## start Material provided
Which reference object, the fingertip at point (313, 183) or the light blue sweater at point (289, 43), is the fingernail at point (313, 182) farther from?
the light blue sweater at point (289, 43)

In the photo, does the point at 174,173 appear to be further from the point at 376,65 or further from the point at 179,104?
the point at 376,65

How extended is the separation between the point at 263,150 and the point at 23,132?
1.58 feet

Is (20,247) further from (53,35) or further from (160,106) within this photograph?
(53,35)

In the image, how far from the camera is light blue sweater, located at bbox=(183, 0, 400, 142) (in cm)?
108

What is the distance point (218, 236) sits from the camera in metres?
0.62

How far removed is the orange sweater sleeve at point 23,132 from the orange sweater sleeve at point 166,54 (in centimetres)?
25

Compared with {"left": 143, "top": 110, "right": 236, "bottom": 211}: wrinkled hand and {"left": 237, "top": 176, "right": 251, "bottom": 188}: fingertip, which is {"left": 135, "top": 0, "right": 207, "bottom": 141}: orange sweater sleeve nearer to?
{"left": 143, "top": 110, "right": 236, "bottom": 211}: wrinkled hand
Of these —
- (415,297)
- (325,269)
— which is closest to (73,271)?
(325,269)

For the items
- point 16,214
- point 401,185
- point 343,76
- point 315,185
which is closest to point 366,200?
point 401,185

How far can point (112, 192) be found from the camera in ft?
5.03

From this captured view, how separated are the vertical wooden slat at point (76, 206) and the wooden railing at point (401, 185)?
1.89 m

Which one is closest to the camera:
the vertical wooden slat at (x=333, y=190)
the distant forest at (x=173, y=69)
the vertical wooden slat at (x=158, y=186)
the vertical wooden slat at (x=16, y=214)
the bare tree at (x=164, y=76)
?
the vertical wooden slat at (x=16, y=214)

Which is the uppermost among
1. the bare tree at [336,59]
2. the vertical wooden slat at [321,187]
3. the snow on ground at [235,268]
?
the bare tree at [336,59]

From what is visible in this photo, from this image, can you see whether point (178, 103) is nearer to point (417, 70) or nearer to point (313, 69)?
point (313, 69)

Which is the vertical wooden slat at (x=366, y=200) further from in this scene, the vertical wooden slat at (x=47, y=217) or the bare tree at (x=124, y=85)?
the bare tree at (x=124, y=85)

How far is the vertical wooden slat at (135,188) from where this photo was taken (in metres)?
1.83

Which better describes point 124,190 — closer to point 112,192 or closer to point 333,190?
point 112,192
## end Material provided
◆ Required task
Can you output, word for word, the part of the listing that opens with the line containing "sleeve nearer to?" and closes with the final line of the listing? Give nothing else.

◆ Solution
Compared with {"left": 143, "top": 110, "right": 236, "bottom": 211}: wrinkled hand and {"left": 237, "top": 176, "right": 251, "bottom": 188}: fingertip, which is {"left": 135, "top": 0, "right": 207, "bottom": 141}: orange sweater sleeve nearer to?
{"left": 143, "top": 110, "right": 236, "bottom": 211}: wrinkled hand
Of these —
- (415,297)
- (325,269)
— which is closest to (73,271)?
(325,269)

For the items
- point 16,214
- point 401,185
- point 343,76
- point 315,185
which is closest to point 366,200?
point 401,185

How far can point (112, 192) be found from the camera in ft?
5.03

From this captured view, how separated are the vertical wooden slat at point (76, 206) and the wooden railing at point (401, 185)?
1.89 m

Which one is closest to the camera:
the vertical wooden slat at (x=333, y=190)
the distant forest at (x=173, y=69)
the vertical wooden slat at (x=158, y=186)
the vertical wooden slat at (x=16, y=214)
the bare tree at (x=164, y=76)
?
the vertical wooden slat at (x=16, y=214)

Which is the uppermost among
1. the bare tree at [336,59]
2. the vertical wooden slat at [321,187]
3. the snow on ground at [235,268]
?
the bare tree at [336,59]

From what is visible in this photo, from this image, can you see whether point (178, 103) is nearer to point (417, 70) or nearer to point (313, 69)?
point (313, 69)

Which is the vertical wooden slat at (x=366, y=200) further from in this scene, the vertical wooden slat at (x=47, y=217) or the bare tree at (x=124, y=85)?
the bare tree at (x=124, y=85)

How far is the vertical wooden slat at (135,188) from where this photo was taken (in metres)?
1.83

Which better describes point 124,190 — closer to point 112,192 or closer to point 333,190?
point 112,192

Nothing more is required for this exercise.